▶ Texte fourni

# Recherche d'appli



## gaby1803 (30 Décembre 2013)

*Bonjour*, je souhaite rechercher une *application où je peux lire mes films sur mon iPad/iPhone, tout en les ayant stocké sur mon Mac*, connecté tous les trois au même réseau wifi !

Il existe SkyDrive ou Google Drive, mais le stockage se fait dans le nuage, & donc ayant une limite de stockage virtuel :/ ! 

J'ai actuellement Air Playit HD sur le mac & sur l'iPad, qui fonctionne à merveille, car il ne prend très peu de place sur l'iPad, & les données également. Cependant je ne peux pas lire mes vidéos en pleine écran en mode paysage, il n'y a que le mode portrait   . Ceci n'est pas un mauvais réglage, l'application est comme ça malheureusement. C'est pour ça que *j'en cherche une autre.. *

*Merci* à vous


----------



## StoneGuad (31 Décembre 2013)

Bonjour, 
Je t'épargne de longues recherches sur ce coup là. J'ai galéré, mais le bonheur est au bout du chemin : 

FileExplorer
Remote Files

Tous deux marchent tres bien, je m'en sers courrament, et en lecture "Paysage", tant sur iphone que sur ipad.

▶ Liste des consignes
1 – Relevez toutes les applications et tous les services de stockage que cite le fil de discussion sur la recherche d'appli.
2 – Répondez, s'il vous plaît, à ces questions sur le fil de discussion sur la recherche d'appli :
(a) À quelle date gaby1803 a-t-il publié son message ?
(b) Dans Air Playit HD, quel est le seul mode de lecture disponible ?
(c) Sur quels appareils StoneGuad utilise-t-il les deux applications en lecture « Paysage » ?
3 – Poursuivez le fil de discussion sur la recherche d'appli à partir de son dernier message.
Ces données ne servent à rien pour ce travail.

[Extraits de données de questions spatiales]
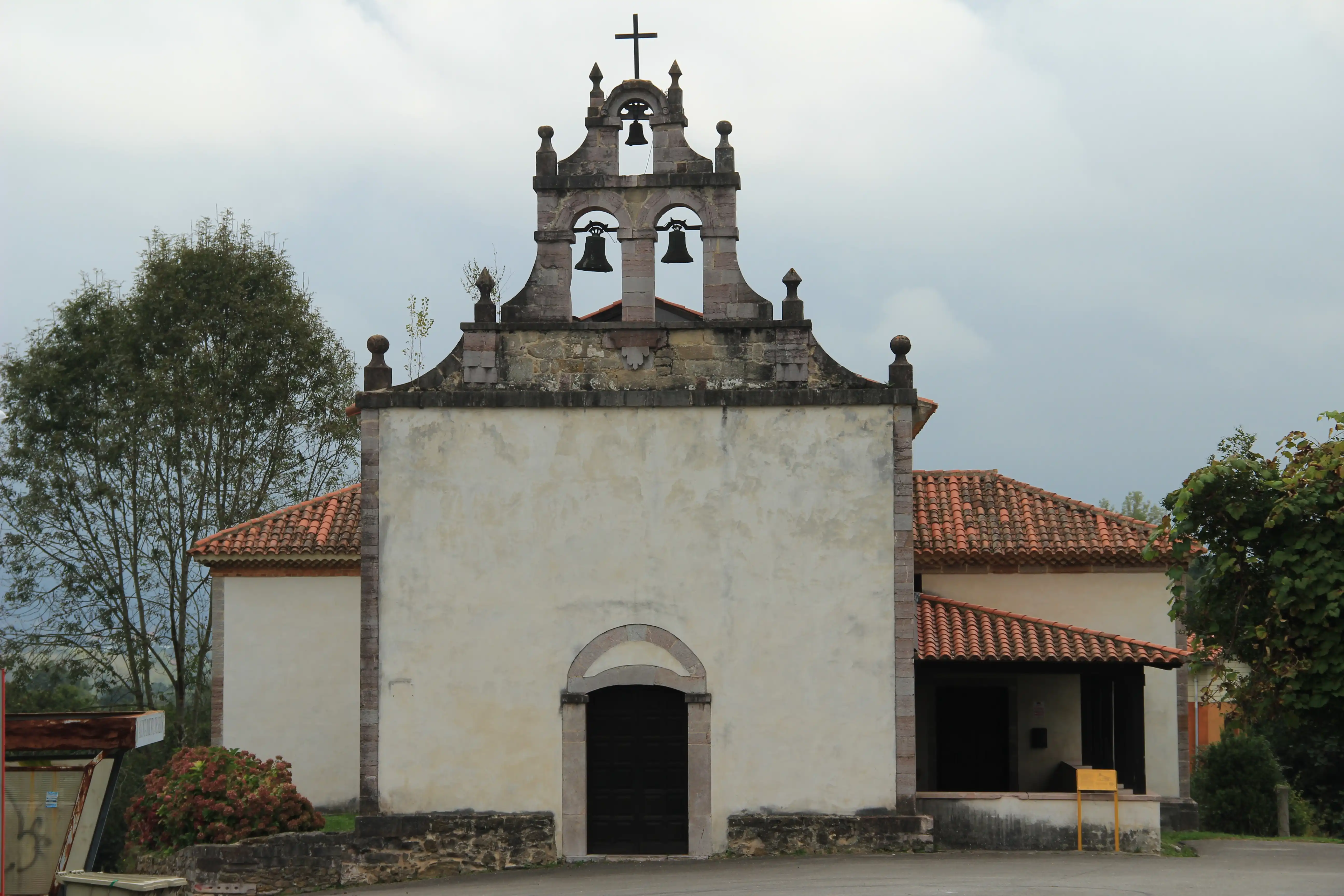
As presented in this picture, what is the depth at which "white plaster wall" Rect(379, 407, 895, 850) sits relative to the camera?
52.9 ft

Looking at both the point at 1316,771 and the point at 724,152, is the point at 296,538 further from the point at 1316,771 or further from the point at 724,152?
the point at 1316,771

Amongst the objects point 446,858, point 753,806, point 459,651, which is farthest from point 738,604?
point 446,858

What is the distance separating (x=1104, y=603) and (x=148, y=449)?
22834 mm

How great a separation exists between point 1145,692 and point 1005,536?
129 inches

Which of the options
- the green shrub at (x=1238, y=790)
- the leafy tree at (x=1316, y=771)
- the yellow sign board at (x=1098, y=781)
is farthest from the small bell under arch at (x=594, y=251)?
the leafy tree at (x=1316, y=771)

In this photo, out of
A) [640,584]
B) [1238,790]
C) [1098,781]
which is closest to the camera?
[1098,781]

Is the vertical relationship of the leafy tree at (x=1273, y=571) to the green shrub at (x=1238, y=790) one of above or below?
above

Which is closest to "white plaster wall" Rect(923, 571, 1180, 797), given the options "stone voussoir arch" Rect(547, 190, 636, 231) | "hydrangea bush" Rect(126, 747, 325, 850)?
"stone voussoir arch" Rect(547, 190, 636, 231)

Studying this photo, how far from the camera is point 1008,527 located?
21062 millimetres

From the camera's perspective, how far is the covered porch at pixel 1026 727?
53.4 ft

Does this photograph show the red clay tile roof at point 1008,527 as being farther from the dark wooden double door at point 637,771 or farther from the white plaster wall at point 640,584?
the dark wooden double door at point 637,771

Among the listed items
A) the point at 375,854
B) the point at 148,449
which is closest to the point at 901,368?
the point at 375,854

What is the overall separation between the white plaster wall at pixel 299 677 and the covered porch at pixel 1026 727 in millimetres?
8791

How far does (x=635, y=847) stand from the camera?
53.0ft
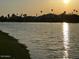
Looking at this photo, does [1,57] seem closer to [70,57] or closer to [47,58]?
[47,58]

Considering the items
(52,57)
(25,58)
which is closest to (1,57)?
(25,58)

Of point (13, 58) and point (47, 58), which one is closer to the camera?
point (13, 58)

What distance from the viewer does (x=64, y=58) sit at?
43.0m

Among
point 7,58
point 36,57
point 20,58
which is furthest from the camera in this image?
point 36,57

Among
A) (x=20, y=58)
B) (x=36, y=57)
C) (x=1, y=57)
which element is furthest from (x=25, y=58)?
(x=36, y=57)

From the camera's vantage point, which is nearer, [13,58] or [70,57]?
[13,58]

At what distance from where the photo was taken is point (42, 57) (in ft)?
141

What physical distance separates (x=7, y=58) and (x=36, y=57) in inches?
434

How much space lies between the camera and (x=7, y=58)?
3125 cm

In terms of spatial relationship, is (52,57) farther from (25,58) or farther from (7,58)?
(7,58)

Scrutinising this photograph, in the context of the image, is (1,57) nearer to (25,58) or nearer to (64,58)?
(25,58)

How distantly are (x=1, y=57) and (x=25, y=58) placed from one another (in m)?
3.61

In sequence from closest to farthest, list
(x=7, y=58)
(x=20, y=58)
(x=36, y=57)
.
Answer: (x=7, y=58) < (x=20, y=58) < (x=36, y=57)

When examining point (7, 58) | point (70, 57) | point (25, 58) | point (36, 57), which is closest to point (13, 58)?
point (7, 58)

▶ Réponses par consigne
1 –
SkyDrive
Google Drive
Air Playit HD
FileExplorer
Remote Files

2 –
(a) Le 30 décembre 2013.
(b) Le mode portrait.
(c) Sur iPhone et sur iPad.

3 –
Bonne vidéo, assis sur ton trône aux toilettes, le iPad a la main, ou ailleurs, d'ailleurs...


----------



## gaby1803 (31 Décembre 2013)

Merci beaucoup de votre réponse. 

Cependant j'ai vraiment du mal à comprendre comment synchroniser le mac avec ses applications, & c'est pas faute d'avoir chercher. 

Dans les deux applications je ne comprend pas comment faire..


----------



## StoneGuad (2 Janvier 2014)

Salut Gaby, 

Je ne comprend pas ta demande.
il suffit de connecter ton iDevice, et apres avoir telechargé les applis depuis le store, tu les "synchronise" (je n'ai jamais aimé ce mot, puisqu'il s'agit en l'occurence d'importer un fichier) sur ton idevice.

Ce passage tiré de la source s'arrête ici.